Alexander the Great allegedly didn't do so well. Poisoned to death by uncontrolled doses from a natural herb.

I rarely see a skeptic that condemns the components of herbal medicine, as stated clearly above by Bronze Dog and Psi Baba. Much modern medicine is derived from either extracting or synthesising active ingredients from natural herbs and compounds. It is the uncontrolled administration and practices of herbalist that draws the criticism.

Asimov mentioned that the words that drive science forward are not "Eureka!", but "That's funny?" Discovering that some people claim that X herb removes Y symptoms should automatically lead to: What is the active component? What is removing symptom Y? How much is needed? Are other components of the herb dangerous/important? What is the best dose? Is it safe? Does it work? etc. etc....

Why an educated person would believe that the medicine, testing and practices used in the past by a uneducated population with a known shorter life-span than at present would be considered evidence to repeat their methods today escapes me.

Finally. Some time ago I was using an antihistamine drug which has been removed from the market as its side-effects were worse than the benefit.

Jambo, name me medicinal herbs that has been removed from the market for the same reasons.
 
H3LL said:
As I understand it Jambo is saying that if it was used for generations by short-lived, uneducated, illiterate, ill-informed, superstitious people for generations it is OK for a supposedly educated person living in Scotland to take in it's original formulation.

None of that silly technology or testing needed. "If it's good enough for medieval villagers, it's good enough for me!"

Alexander the Great allegedly didn't do so well. Poisoned to death by uncontrolled doses from a natural herb.

I rarely see a skeptic that condemns the components of herbal medicine, as stated clearly above by Bronze Dog and Psi Baba. Much modern medicine is derived from either extracting or synthesising active ingredients from natural herbs and compounds. It is the uncontrolled administration and practices of herbalist that draws the criticism.

Asimov mentioned that the words that drive science forward are not "Eureka!", but "That's funny?" Discovering that some people claim that X herb removes Y symptoms should automatically lead to: What is the active component? What is removing symptom Y? How much is needed? Are other components of the herb dangerous/important? What is the best dose? Is it safe? Does it work? etc. etc....

Why an educated person would believe that the medicine, testing and practices used in the past by a uneducated population with a known shorter life-span than at present would be considered evidence to repeat their methods today escapes me.

Finally.
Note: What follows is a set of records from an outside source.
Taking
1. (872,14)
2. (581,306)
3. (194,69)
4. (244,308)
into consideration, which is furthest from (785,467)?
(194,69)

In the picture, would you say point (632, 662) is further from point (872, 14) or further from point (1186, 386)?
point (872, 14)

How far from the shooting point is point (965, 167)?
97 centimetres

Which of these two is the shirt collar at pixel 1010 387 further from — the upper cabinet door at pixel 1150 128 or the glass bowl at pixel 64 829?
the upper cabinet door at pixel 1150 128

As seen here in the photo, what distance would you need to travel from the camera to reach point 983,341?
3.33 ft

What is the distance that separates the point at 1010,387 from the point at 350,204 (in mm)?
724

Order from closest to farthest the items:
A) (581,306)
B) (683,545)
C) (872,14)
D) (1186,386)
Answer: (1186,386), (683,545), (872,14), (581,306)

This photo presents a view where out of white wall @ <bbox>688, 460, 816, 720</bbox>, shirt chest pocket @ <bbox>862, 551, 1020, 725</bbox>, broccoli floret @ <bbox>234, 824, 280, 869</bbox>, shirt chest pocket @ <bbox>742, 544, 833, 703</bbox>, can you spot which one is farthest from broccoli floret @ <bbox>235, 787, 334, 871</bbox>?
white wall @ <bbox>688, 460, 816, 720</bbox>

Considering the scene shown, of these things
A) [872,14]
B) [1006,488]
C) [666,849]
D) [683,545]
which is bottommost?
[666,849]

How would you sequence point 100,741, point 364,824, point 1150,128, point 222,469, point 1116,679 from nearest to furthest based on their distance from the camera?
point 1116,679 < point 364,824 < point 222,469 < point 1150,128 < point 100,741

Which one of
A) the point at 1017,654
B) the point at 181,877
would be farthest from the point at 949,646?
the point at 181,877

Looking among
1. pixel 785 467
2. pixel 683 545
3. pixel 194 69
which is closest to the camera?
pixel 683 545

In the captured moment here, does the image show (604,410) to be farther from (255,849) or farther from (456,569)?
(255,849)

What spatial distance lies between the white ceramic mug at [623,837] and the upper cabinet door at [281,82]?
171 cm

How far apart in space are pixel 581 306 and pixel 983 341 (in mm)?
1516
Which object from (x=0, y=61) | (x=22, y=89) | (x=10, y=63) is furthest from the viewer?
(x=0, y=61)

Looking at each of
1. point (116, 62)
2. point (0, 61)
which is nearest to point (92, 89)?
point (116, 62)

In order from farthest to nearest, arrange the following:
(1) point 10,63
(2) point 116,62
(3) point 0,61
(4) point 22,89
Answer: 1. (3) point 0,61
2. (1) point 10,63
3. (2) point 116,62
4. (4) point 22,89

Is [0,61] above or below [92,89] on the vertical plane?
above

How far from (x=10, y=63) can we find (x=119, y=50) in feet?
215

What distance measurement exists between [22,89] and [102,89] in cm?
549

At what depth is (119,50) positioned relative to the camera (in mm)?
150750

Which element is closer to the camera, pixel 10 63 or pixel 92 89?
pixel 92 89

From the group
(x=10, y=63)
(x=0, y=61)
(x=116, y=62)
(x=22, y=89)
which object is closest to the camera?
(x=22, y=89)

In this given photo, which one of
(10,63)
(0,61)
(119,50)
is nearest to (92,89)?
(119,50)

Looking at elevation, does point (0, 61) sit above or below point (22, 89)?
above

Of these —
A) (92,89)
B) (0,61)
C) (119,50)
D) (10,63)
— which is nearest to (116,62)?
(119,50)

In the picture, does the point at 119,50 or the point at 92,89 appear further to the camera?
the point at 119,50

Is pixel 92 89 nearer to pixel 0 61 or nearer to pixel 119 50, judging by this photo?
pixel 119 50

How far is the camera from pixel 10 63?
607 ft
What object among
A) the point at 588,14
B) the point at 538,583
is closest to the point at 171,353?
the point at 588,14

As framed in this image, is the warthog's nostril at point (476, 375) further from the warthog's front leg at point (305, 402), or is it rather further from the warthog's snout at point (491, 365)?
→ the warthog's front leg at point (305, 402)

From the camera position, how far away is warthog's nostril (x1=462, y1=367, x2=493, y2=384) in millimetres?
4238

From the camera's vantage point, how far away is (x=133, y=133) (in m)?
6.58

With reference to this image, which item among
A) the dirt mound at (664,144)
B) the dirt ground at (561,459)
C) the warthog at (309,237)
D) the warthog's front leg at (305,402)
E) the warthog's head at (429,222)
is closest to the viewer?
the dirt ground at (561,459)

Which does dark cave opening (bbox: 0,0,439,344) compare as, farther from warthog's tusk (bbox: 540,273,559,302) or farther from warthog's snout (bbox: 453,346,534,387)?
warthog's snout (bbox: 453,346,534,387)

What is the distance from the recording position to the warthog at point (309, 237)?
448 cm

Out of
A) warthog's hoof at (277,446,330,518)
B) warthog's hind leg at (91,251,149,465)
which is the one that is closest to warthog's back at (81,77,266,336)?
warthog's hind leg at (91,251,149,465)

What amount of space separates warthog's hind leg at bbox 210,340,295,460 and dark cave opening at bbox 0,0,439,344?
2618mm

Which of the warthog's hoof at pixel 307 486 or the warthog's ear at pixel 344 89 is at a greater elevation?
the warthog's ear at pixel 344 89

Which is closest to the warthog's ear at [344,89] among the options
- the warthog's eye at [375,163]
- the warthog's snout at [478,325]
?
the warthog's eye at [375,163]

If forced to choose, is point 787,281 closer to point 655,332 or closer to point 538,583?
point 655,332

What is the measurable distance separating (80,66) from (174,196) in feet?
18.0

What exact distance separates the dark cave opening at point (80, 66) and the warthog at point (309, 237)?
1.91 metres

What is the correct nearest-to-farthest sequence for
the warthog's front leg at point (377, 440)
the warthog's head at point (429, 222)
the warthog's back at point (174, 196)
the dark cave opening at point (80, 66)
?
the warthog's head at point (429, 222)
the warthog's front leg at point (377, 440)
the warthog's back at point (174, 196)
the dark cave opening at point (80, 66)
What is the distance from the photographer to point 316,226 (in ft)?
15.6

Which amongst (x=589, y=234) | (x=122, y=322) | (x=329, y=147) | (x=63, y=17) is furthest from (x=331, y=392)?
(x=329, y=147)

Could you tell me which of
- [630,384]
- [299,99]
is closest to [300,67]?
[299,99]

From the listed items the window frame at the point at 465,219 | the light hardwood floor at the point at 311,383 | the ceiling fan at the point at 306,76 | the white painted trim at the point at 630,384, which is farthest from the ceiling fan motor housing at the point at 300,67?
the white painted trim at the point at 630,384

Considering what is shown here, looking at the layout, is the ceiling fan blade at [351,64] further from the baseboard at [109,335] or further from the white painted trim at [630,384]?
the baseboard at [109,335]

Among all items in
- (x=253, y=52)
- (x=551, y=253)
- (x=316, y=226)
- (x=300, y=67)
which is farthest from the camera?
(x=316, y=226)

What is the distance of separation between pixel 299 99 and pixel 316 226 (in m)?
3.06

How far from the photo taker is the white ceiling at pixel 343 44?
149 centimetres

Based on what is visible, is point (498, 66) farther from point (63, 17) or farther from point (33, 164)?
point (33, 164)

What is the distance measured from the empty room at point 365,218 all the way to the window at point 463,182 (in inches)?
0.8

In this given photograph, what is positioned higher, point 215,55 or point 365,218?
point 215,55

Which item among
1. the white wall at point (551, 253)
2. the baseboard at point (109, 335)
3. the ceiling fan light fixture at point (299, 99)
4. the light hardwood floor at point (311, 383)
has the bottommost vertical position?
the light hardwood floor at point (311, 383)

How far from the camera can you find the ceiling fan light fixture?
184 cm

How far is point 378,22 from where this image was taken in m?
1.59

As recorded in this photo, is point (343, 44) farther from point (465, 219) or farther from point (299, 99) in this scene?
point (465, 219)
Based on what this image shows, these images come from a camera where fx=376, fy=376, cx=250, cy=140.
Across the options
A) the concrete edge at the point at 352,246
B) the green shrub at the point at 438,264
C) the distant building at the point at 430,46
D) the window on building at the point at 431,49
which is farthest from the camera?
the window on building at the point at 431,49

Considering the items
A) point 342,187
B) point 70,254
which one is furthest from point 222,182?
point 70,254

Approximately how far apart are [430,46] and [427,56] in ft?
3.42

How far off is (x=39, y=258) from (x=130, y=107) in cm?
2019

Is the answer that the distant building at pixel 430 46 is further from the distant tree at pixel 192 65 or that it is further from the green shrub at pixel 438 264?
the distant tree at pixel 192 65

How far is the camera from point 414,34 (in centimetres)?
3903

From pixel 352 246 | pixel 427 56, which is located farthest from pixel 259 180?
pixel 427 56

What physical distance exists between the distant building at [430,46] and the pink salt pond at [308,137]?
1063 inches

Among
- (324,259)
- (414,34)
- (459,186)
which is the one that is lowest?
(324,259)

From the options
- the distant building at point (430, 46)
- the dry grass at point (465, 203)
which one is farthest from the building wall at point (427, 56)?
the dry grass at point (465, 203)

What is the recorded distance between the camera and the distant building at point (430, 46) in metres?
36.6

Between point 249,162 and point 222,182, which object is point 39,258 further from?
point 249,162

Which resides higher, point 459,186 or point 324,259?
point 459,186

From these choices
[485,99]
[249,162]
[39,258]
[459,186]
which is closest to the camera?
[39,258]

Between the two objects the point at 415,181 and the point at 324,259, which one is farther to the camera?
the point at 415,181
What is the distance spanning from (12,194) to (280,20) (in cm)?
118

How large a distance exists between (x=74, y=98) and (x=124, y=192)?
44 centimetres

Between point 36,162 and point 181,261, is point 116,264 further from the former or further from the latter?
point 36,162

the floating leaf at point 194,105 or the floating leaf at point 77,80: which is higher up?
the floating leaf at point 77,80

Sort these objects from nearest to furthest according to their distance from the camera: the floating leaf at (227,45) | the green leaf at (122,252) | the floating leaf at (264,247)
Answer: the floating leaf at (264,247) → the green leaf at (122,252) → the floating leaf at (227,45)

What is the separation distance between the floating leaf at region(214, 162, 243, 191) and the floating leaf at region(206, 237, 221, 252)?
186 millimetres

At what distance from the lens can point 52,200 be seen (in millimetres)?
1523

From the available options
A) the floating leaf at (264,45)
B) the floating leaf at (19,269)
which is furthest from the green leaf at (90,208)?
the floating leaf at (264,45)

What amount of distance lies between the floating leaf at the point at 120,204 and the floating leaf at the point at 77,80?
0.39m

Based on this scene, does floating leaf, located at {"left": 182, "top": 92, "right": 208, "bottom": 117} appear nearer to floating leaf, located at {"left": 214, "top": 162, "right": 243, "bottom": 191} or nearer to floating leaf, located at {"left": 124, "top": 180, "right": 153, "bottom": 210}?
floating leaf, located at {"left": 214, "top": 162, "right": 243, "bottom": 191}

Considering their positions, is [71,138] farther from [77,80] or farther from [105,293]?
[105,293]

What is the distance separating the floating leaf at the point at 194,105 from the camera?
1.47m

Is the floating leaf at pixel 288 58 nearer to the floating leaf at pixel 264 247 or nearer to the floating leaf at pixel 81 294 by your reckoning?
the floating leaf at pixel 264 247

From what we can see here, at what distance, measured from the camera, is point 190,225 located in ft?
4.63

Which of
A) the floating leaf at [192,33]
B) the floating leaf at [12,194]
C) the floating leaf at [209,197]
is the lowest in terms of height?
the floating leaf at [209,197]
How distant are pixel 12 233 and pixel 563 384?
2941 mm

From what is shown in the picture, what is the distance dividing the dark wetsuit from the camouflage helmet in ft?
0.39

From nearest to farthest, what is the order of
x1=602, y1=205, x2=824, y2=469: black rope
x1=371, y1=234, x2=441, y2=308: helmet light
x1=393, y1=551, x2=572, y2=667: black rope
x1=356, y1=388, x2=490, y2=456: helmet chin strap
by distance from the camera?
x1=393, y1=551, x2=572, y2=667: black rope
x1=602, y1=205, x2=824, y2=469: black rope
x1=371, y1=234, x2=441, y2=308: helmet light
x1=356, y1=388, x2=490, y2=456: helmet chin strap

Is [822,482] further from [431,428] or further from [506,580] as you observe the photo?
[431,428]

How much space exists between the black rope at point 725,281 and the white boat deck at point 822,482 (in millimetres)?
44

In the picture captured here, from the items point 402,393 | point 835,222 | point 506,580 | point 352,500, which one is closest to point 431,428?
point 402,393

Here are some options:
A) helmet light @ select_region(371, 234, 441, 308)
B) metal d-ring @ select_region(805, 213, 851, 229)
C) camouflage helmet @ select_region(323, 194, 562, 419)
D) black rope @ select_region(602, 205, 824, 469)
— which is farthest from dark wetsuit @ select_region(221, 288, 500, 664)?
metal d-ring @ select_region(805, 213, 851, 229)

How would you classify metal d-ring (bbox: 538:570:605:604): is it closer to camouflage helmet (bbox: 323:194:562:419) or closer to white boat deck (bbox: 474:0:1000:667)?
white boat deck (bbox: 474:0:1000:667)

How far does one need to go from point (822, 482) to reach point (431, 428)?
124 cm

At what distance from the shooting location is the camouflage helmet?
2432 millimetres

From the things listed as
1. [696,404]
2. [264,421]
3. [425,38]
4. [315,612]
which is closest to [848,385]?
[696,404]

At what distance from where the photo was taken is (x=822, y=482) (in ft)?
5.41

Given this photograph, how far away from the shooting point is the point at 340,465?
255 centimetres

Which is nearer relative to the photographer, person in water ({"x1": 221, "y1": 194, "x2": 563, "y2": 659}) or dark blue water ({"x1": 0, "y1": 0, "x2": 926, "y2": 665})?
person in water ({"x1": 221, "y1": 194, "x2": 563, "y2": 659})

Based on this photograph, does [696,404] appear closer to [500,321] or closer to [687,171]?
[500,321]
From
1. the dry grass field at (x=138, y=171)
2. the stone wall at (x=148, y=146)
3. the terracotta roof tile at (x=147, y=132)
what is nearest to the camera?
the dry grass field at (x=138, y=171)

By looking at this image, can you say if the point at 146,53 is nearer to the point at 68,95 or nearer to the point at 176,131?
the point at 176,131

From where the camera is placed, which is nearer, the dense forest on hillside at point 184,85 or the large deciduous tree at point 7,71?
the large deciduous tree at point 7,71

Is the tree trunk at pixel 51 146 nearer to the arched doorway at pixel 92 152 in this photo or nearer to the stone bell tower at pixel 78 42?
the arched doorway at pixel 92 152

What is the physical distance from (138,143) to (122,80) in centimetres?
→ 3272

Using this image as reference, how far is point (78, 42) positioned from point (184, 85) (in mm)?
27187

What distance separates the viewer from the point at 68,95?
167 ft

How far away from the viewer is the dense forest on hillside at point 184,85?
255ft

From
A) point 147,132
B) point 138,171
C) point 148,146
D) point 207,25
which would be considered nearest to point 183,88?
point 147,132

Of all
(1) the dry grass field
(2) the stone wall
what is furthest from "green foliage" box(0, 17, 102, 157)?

Some time ago I was using an antihistamine drug which has been removed from the market as its side-effects were worse than the benefit.

Jambo, name me medicinal herbs that has been removed from the market for the same reasons.

How can you remove herbs from the market ?

You grow them yourself. Just because a herb is banned it doesn't mean it isn't used eg Cannabis and Magic Mushrooms are illegal but everybody takes them anyway because they're so easy to come by.
 
jambo372 said:
How can you remove herbs from the market ?

You grow them yourself. Just because a herb is banned it doesn't mean it isn't used eg Cannabis and Magic Mushrooms are illegal but everybody takes them anyway because they're so easy to come by.
People should also stop using cell phones when they're driving. I don't know how to enforce that. That, however, doesn't stop the "should" from being true. Herbs that haven't been tested shouldn't be on the market as medicine.